Once the well was coated, while it was still wet, I stuck the blue foam to it. While it was still wet, I covered the pieces with more mud. Filling in cracks, crevices, etc was a bit messy and some of the 'bricks' were sliding around, but was pretty easy.



















This was something I may have changed as well - the spacing of the stones. Probably would have made them closer together, but that's just persona preference.










Unfortunately, these are all the photos I have RIGHT now.

Next steps:
Painting. This was tough for me. I was never happy with any colors I was coming out to. I tried LOTS of different kinds and ended settling on some reds/tans that were darked than the 'grout'. The paint covered any of the blue foam showing that I missed. However, if bumped into wrong, it was chipping.

I'll post pictures soon. That's all personal preference anyway. I painted while the mud was still wet. It blended nicely. 

Also, I added styrofoam 'caps' to the top. Basically, I cut the 2 in foam into pie pieces and put them top. Secured with the rest of the monster mud, but it didn't dry in time so they were shifting all over during transportation. I'll be going back and using Liquid Nails to make sure they're secure. Again, painted similar colors. The cap was slightly bigger than the well itself so the edges hung out over the wall a couple inches.

For detail I started adding mold to the sides (it's a well right?). It didn't come out that well because I just ran out of time, but the method was to get some color green I liked and blot it on the top of the well under the cap and used a spray bottle to let it drip down the stones. It found its own path down and looked pretty realistic. Again... all personal preference.

That's about it. Or at least the basic jist of it. I stayed up till 4am on Friday night to have it finished by 9am that Saturday. I hate rushing things, so of course it could have been better, BUT I go t a lot of compliments and everyone was really impressed, so I guess, missioned accomplished. For the play, some props were added for effect - an old jug, ropes, vines around the bottom.


----------



## DeadTed (Aug 12, 2007)

Overall, it was a fun project with more potential.

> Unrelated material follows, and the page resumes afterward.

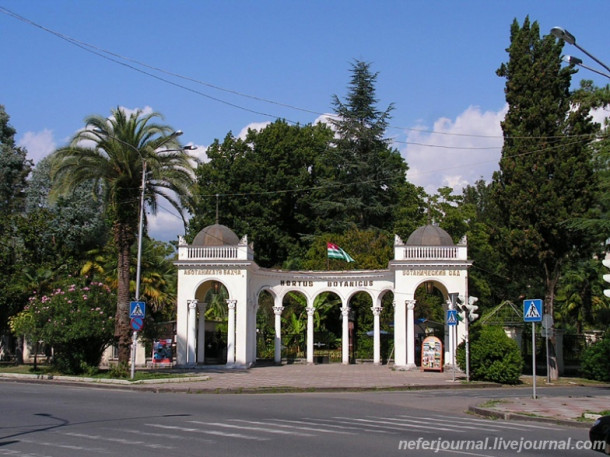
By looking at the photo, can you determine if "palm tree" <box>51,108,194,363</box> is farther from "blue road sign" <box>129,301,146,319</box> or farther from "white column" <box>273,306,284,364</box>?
"white column" <box>273,306,284,364</box>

I think I"m going to try and incorporate it into Halloween this year once I figure out my theme...

Some notes:
As is, it's fragile - not the frame, but the mud/paint/foam -- it chips very easily. I'm not sure of the solution, but I have bought some sealant that I'm going to try... maybe it'll toughen it up a bit.

One of my goals was to keep it as light as possible. This had to be moved from one building to another between church services. As far as weight, I can carry the weight itself (Maybe 50lbs), but the shape is too awkward for one person. It barely fit into the back of my pickup, but the size fit through most doorways. With casters on the bottom, I think I would have been able to keep the chipping down to a minimum, since as everyone is picking it up and putting it down, it tended to start shedding like a dog. That became a big frustration.

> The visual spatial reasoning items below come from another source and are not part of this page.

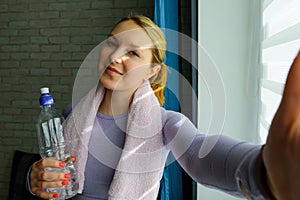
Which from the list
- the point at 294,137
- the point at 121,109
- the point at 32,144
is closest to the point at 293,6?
the point at 121,109

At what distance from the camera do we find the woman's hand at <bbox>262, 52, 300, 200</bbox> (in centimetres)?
26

Anyway, hope this helps... some of the other ideas out there were probably easier, like stacking foam on top of each other, but at $22 a sheet. However, to accomplish the same dimensions - 24 inches high - I would have needed 12 sections of 2 inch foam. That means 6 sheets (each 4x8ft sheet cut in half, same way as the plywood) and would have cost $132 on foam ALONE. This project cost me $97. Hope it helps!


----------



## Terra (Sep 23, 2007)

*Incredible!*

What a great prop and your basic design could be used in so many ways. Easy to understand tutorial. Thanks!


----------



## DeadTed (Aug 12, 2007)

Thanks. The biggest thing about this project was finding and combining materials to make a round structure. Flat is easy, but round was the challenge.


----------



## dionicia (Nov 5, 2006)

I have a roll of pink foam like what you used. 

You inspired me to do something similar with it.

Thank you.


----------



## DeadTed (Aug 12, 2007)

dionicia,

What's your project?


----------



## dionicia (Nov 5, 2006)

I think I might make a bigger Hell Pit.


----------



## DeadTed (Aug 12, 2007)

Ah...

Well, like I mentioned, I had a problem with the monster mud not sticking to the foam. It chipped way too easy. So... I don't know how different the pink foam is from this stuff, but just be wary. This blue foam was very pourous.


----------



## dionicia (Nov 5, 2006)

I see. Couldn't you put the chicken wire on top of the foam? You might have to slather the mud on a bit thick but I think it might work. Or how about a light sanding with some fine grit sand paper (by hand of course)?

I have to check my mud from last year. It might be moldy and that would suck. Good thing I bought another big bucket. 

Did I mention I'm also a Halloween packrat? I have been told I have an ace hardware in my garage. Now where's that sales clerk darn it!?! I can't find nothing!


----------



## DeadTed (Aug 12, 2007)

Well, the foam is only used to make the stones, and if I put chicken wire over it, I'd lose the stones. I wanted just a bit of depth which is why I used the foam in the first place (instead of just painting on stones).

I didn't even try sanding because I just didn't have the time, however, I imagine the same results. The foam, besides being porous is very soft, which is the real reason it chips so easily -- the mud makes a 'solid' layer, but if you accidentally touch it or push it, the foam gives out and causes the cracks.

I tried taking some of my stryofoam sheeting and cutting it to size (both length, width, and depth), and the monster mud stuck fine without cracking, BUT, the foam was _too_ tough and rigid that it didn't conform to the roundness of the wall.

Basically, I'm just saying if anyone tries something similar, to do a test run on whatever material you use.

You wouldn't happen to have any air compressors for sale in your store wouldja'?


----------



## dionicia (Nov 5, 2006)

One thing I did with my last Hell pit was break up the foam in to smaller pieces. They were about the size of a half dollar and took a few days to glue on.

I think breaking up the foam pieces to about a 3 or 4 inch diameter might create a similar rock effect.


----------



## LT Scare (May 21, 2008)

Cool project. Great instructions. See the conundrum. If the donut shape (looking down) had a larger inner circle, more would fit inside and the prop would be lighter ... but also might flex more.

Regardless - it's cool


----------